I mentioned that it isn’t just VPN’s this is affecting. In 2nd post in this thread I mentioned this also breaks inter-Qube communications for crypto hardware wallet Trezor. In order to use that wallet, it’s “bridge” software must be installed and running in sys-usb, which then communicates on port 21325 with the VM you’re trying to use it in. Setup details are here:

This does not work in any of the TemplateVM’s installed from 4.1 being used as the sys-usb template. Same states as above list. When using copied 4.0 template, it works just fine.

I have setup the configuration for this over a dozen times in recent weeks so it’s definitely not user error not setting up the bridge correctly.

Lastly, another thing that I have noticed, and perhaps this is the ultimate root cause of all of these issues, a default Qubes Template installed in 4.0 and updated to latest updates vs a default 4.1 Template of the same flavor (take Fedora 34 Minimal for example) - the 4.1 version has substantially more pre-installed packages.

## The data

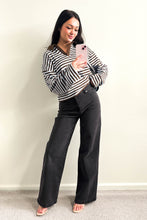 Load image into Gallery viewer, Nadine Stripe Cotton Long Sleeve Polo Grey Blue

## Exercise brief
Output, word for word, the stretch of the Qubes forum post that starts with the words containing "I have setup" and ends with "more pre-installed packages.".

## Exercise solution
I have setup the configuration for this over a dozen times in recent weeks so it’s definitely not user error not setting up the bridge correctly.

Lastly, another thing that I have noticed, and perhaps this is the ultimate root cause of all of these issues, a default Qubes Template installed in 4.0 and updated to latest updates vs a default 4.1 Template of the same flavor (take Fedora 34 Minimal for example) - the 4.1 version has substantially more pre-installed packages.